** Exercise objective **
Extend the forum thread on road bike fit, picking up after its final post.

** Text passage **
START

Aluminum Falcon said:


> View attachment 669897
> 
> 
> View attachment 669898
> ...



If anything your bike looks too small rather than too big!
You definitely need the extra top tube length from the Boardman Geometry.
Is it possible you are not sure of the fit because you are not familiar with riding a drop bar road bike?
If you don’t have issues ie. pain then I would just get some miles in, stop overthinking the fit.


----------



## Aluminum Falcon (3 Dec 2022)

vickster said:


> Back not forwards


Duly noted. School boy error averted


----------



## Aluminum Falcon (3 Dec 2022)

Spiderweb said:


> If anything your bike looks too small rather than too big!
> You definitely need the extra top tube length from the Boardman Geometry.


Really? OK 



Spiderweb said:


> Is it possible you are not sure of the fit because you are not familiar with riding a drop bar road bike?


Most likely. It's the first cycle that I have ever built/owned/ridden. 


Spiderweb said:


> If you don’t have issues ie. pain then I would just get some miles in, stop overthinking the fit


Overthinking is probably hitting the nail on the head.


----------



## Alex321 (3 Dec 2022)

Aluminum Falcon said:


> And there was me thinking I needed to shorten the reach on my handlebars and stem



No, you are definitely more upright than most riders on a road bike.

And that is probably also why you are having difficulty getting into the drops - it is more of a movement when you are starting that upright.


----------



## Aluminum Falcon (3 Dec 2022)

Alex321 said:


> No, you are definitely more upright than most riders on a road bike.
> 
> And that is probably also why you are having difficulty getting into the drops - it is more of a movement when you are starting that upright.


That certainly makes sense. Thanks for the insight.


----------



## Aluminum Falcon (3 Dec 2022)

Thanks again to all who have posted. It really helps to know where I'm going wrong and where I am just thinking that I am going wrong. Narrowing down the issues to those that need work is very helpful.

END

** Data supplied **
START

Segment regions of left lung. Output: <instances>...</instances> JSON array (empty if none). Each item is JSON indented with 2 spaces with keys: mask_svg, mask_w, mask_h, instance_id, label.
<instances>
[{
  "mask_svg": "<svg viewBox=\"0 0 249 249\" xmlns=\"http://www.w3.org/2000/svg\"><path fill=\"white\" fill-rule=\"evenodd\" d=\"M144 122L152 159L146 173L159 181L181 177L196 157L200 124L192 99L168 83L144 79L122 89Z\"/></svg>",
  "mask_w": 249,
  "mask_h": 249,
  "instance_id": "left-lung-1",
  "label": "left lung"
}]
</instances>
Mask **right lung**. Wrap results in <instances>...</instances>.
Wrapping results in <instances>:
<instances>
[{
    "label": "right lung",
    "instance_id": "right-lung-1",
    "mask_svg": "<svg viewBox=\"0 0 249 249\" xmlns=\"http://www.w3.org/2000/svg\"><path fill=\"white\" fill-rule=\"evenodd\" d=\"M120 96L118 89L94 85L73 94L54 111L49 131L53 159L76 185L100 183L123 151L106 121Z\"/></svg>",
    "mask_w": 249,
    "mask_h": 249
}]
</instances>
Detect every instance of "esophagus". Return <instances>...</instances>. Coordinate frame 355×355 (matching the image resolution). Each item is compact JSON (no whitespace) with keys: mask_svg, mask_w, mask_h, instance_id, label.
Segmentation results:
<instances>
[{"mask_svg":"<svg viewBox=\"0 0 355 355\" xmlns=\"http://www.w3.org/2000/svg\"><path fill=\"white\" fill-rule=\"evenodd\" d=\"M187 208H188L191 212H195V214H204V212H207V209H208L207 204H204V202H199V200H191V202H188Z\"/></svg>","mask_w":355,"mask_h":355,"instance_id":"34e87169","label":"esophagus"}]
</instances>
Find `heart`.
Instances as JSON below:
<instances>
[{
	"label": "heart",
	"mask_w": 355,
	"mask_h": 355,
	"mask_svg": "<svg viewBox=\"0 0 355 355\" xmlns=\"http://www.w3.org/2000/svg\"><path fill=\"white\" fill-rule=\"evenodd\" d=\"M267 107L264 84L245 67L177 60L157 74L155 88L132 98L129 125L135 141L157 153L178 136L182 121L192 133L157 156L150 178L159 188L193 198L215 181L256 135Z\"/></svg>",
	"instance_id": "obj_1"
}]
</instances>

END

** Task output **
----------



## Jameshow (3 Dec 2022)

I would alter one dimension at a time. Start with seat height. Ease it by a 1/2 / cm at the time. 

Then when you feel your legs are almost straight then you can look at reach.


----------



## Aluminum Falcon (3 Dec 2022)

Just checked the seat post and it has a 25mm set-back. I've moved the seat back 10mm from where it was. I will check its effect in the morning.


davidphilips said:


> saddle needs to be put back a lot only my view but looks about 4 inches out?


To get the seat 4"/100mm further back then I would have to change to a much larger frame. The general consensus above is that a medium frame would be too big although I can get the same Road Sport frame in a 53cm medium for £40 at the moment which would stretch the reach 10mm and raise the base level of the seat 15mm. Both areas where it has been noted that I need to go bigger.
I have been doing some homework and it would seem that I have been a victim of the urban myth that I should be able to be in the saddle and touch the floor with the balls of both my feet. It's unlearning false information like that as to why I joined this amazing team.


----------



## cyberknight (3 Dec 2022)

Aluminum Falcon said:


> Just checked the seat post and it has a 25mm set-back. I've moved the seat back 10mm from where it was. I will check its effect in the morning.
> 
> To get the seat 4"/100mm further back then I would have to change to a much larger frame. The general consensus above is that a medium frame would be too big although I can get the same Road Sport frame in a 53cm medium for £40 at the moment which would stretch the reach 10mm and raise the base level of the seat 15mm. Both areas where it has been noted that I need to go bigger.
> I have been doing some homework and it would seem that I have been a victim of the urban myth that I should be able to be in the saddle and touch the floor with the balls of both my feet. It's unlearning false information like that as to why I joined this amazing team.



i cant touch the floor unless i dismount  , thats what kerbs are for when you stop .........


----------



## youngoldbloke (3 Dec 2022)

Before you buy another frame try raising the saddle using the heel-on-pedal straight leg method as a starting point. You'll soon get used to sliding forward off the saddle when you stop. You could also look at the LeMond method, and the109% method. Raising the saddle will also have the effect of increasing the saddle setback. To give you a starting point to calculate the setback try the KOPS method. Note that all these methods give you starting points, help put you in the right ballpark.


----------



## davidphilips (3 Dec 2022)

Any chance of a picture of the seat post. saddle and frame, Just wondering if the seat post is perhaps 180 degrees out or if another type of seat post perhaps with more setback might be in order.
Know some seat posts have zero setback and others quite a lot. only guessing the setback is out by about 4 inches, perhaps measure the length of your top tube from head tube, where the fork passes through it, back towards the middle of the seatpost? some thing just seems wrong, be interesting to find out what it is?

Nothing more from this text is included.